JM: According to one of the history books
about Winchendon, your grandparents, the Roberts family, were the first French Canadian family to be recruited by the White
Brothers to work in the mill.
Geraldine:
I didn't know that.
JM:
Where did you live when you were growing up?
Geraldine:
On Woodlawn Street. The house is still there. So is the house my mother was born in on Woodlawn Street, across from the house
we lived in. We also lived on Cedar Street and Maple Street. At one time, my father worked in Barre (30 miles south of Winchendon),
and it was hard for him to get a ride down there. So we moved to Hubbardston, which was closer. But we only lived there about
six weeks, and then we moved back to Winchendon and finally bought a house on Goodrich Street. That was the first house my
parents owned. Her sister, Virginia, gave us the down payment.
JM: When did your parents marry?
Ann: June 7, 1920.
JM:
What was your father's name?
Ann:
Adolph.
JM: Was he a Winchendon
native?
Geraldine: He was
born in Gardner.
JM: What did he do for a living?
Geraldine: He was a moulder in a foundry. We'd go down there sometimes in the afternoons and watch
him pour the hot liquid into the mold.
JM:
How many children did your parents have?
Geraldine:
Five. Lorraine was born in 1922. I was born two years later. Kenneth was born in 1927, then Ann in 1933, and then Pam in 1936.
JM: Both of your parents
were working, so who took care of the children?
Ann:
There was 11 years difference between my oldest sister and me. When I started school, there was a lady that my mother hired.
She watched over my little sister, and made lunch for us when I came home from school for lunch. After school, my older sisters
took care of me.
JM: What
was your father like?
Ann:
He was a very quiet man. Except if he had a couple of drinks; then he liked to dance.
JM: Where did your parents go dancing?
Geraldine: Oh, just places around town, you know. My mother loved
to dance. A lady named Bea Elliott used to have a radio program. Once in a while, she had my mother on as a guest. Sometimes,
my mother would substitute for her. She would sing and talk and joke. For a while, she worked at the Toy Town Diner. I used
to love honey donuts, and whenever she was working there, she would bring one home for me. She didn't drive, but she rode
her bike all over Winchendon. I think she was in her late fifties when she finally learned to drive and got a car.
Ann: Aunt Dora lived in Winchendon.
But after her husband died, she went to work at Fort Devens (Army base in Massachusetts). She met a widower that had five
children, and she married him and moved to Ayer.
JM:
What was Dora like? Was she different from your mother?
Geraldine: She wasn't as jolly. My mother was just happy all the time. No matter how bad things
were, she was still happy. Things must have been really rough during the Depression. She did complain once, because she had
to go down to the welfare, where she got oranges and apples. All we had to eat sometimes for supper was bread with milk and
brown sugar. My mother cried sometimes because there was nothing more to give us. All of us girls had the same shoes and the
same dresses. One was yellow and another was pink.

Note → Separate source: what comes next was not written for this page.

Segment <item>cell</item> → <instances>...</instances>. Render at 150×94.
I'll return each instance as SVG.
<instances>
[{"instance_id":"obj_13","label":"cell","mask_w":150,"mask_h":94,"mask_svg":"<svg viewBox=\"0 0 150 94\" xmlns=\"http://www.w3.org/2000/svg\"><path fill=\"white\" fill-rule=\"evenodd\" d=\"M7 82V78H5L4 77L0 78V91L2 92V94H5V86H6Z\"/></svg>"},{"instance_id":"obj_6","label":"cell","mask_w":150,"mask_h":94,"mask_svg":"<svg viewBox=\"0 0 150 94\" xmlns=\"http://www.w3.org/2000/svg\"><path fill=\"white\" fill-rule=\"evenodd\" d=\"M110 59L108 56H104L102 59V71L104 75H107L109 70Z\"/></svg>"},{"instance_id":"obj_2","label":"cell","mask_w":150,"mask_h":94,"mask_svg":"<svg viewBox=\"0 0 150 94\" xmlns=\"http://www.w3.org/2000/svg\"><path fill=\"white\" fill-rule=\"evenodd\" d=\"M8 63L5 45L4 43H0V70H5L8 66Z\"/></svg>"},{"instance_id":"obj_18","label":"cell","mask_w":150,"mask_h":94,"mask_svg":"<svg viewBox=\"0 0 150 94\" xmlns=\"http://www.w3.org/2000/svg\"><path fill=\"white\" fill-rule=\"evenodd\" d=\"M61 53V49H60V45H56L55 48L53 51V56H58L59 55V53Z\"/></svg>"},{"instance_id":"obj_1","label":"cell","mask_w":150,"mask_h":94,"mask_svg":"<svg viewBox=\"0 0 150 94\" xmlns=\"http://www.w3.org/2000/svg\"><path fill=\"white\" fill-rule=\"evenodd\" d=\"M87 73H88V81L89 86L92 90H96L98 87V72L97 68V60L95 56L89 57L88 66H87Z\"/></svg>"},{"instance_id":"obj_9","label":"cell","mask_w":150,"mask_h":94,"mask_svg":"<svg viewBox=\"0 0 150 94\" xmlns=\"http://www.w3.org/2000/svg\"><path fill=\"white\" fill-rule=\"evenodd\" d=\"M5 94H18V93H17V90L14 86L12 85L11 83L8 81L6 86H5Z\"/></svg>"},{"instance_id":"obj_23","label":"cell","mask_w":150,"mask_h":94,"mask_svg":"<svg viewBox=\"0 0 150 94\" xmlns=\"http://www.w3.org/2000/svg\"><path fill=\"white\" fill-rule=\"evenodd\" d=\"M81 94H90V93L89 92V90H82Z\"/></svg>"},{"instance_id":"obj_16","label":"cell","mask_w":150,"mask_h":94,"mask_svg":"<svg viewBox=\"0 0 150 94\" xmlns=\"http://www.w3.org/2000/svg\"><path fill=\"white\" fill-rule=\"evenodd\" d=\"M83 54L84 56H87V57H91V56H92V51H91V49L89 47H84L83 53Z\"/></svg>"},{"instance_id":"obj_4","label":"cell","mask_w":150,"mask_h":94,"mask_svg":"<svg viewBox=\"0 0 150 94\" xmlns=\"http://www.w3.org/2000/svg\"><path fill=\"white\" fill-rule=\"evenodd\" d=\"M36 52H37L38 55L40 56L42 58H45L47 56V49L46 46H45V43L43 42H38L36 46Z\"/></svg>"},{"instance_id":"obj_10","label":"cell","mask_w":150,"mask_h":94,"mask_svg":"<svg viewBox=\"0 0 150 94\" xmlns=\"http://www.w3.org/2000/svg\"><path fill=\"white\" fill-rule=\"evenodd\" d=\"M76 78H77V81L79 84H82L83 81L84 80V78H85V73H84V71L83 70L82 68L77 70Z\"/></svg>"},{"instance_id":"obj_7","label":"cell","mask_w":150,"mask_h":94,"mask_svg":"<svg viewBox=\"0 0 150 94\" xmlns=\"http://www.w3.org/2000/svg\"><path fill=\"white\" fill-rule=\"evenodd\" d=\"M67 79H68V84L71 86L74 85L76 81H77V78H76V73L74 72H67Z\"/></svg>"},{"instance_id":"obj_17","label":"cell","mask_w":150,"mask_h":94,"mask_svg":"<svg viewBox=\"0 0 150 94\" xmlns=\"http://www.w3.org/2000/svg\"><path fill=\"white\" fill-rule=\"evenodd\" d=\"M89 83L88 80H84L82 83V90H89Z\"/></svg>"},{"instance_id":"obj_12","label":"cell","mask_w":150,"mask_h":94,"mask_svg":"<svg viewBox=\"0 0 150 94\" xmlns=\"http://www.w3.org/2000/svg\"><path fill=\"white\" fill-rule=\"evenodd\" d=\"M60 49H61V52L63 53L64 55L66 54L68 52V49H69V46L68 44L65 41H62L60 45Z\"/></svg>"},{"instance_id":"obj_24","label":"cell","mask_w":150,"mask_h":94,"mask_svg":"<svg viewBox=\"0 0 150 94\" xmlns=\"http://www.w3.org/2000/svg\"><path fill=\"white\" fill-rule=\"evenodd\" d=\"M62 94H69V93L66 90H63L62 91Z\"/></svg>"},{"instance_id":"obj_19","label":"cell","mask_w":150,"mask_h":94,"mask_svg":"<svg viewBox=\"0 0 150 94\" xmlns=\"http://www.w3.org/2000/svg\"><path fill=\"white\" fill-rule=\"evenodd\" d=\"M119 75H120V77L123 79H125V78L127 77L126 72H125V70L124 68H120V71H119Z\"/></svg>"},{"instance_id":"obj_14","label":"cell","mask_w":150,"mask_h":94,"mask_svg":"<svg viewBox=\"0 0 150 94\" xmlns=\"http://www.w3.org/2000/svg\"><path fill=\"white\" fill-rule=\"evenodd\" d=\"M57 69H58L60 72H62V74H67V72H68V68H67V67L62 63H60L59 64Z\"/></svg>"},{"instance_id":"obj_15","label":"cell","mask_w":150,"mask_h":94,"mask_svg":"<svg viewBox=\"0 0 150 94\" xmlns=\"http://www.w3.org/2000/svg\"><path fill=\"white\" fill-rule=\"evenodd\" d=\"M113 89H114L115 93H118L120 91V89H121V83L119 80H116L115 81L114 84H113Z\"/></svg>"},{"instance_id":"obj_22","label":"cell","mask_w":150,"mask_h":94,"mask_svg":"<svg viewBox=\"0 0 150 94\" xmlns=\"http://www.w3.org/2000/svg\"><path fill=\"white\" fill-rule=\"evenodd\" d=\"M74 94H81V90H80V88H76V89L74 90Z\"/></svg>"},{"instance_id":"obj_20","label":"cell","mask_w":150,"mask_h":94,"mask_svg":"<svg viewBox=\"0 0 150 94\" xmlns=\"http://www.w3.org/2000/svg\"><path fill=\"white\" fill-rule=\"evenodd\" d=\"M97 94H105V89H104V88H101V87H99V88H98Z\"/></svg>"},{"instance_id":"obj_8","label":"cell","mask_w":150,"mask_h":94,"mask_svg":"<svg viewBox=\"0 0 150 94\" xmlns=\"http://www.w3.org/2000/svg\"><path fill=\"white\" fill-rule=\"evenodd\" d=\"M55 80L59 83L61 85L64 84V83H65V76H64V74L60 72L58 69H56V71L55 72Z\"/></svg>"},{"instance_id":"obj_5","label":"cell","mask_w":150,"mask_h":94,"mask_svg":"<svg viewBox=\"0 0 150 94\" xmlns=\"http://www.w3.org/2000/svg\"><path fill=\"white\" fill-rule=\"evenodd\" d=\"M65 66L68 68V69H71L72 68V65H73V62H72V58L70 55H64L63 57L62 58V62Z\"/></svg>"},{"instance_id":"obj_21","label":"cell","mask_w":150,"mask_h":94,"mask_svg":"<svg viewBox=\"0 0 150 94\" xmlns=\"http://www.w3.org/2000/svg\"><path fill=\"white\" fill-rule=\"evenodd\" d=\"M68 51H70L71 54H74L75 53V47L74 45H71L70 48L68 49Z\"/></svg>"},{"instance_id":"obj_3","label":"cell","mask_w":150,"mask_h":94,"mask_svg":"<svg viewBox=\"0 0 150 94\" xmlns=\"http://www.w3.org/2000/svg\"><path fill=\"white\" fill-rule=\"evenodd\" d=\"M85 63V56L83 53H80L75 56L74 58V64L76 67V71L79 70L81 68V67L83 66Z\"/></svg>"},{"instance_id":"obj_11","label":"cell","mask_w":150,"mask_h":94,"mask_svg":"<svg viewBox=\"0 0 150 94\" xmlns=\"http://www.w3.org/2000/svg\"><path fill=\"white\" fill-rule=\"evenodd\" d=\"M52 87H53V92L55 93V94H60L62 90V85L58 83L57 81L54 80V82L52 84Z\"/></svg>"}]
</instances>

Ann: Aunt Dora could sew. She would sew rickrack to put on the dresses to make them look different.
Geraldine: When my mother
was a girl, they were burning leaves once, and her dress caught fire. One of her brothers pushed her to the ground and rolled
her around. She was okay, but she had a scar. She had a brother that was killed in a horse and buggy accident when he was
a teenager. And she had a brother that died in World War I, during the flu epidemic.
JM: Did you or any of your siblings go to college?
Geraldine: No, but three of us graduated
from high school. Lorraine got married and quit high school.
Ann: Kenneth quit school when he was a senior and went into the Navy.
Geraldine: My son had his First Communion on Mother's Day, here
in Gardner. That was in 1964. My mother came down for it. She stayed with us maybe three or four hours, and then she went
home. She died three days later. She was 63.
JM:
Do you think of your mother any differently now that you have seen the 1911 photograph?
Geraldine: I feel sorry that she didn't have a happy childhood.
Ann: Maybe she did. We don't know.
Geraldine: When I graduated from high
school, Aunt Dora took me on the train to St. Simon in Quebec. That's where my family came from. When we got off the train,
we took a taxi for a short distance, then some relatives met us with a horse and a wagon, and it was all dirt roads. We rolled
on and on over those roads, and when we got to their house, that's all there was.
Ann: If that's all there was, I can see why the family moved down here.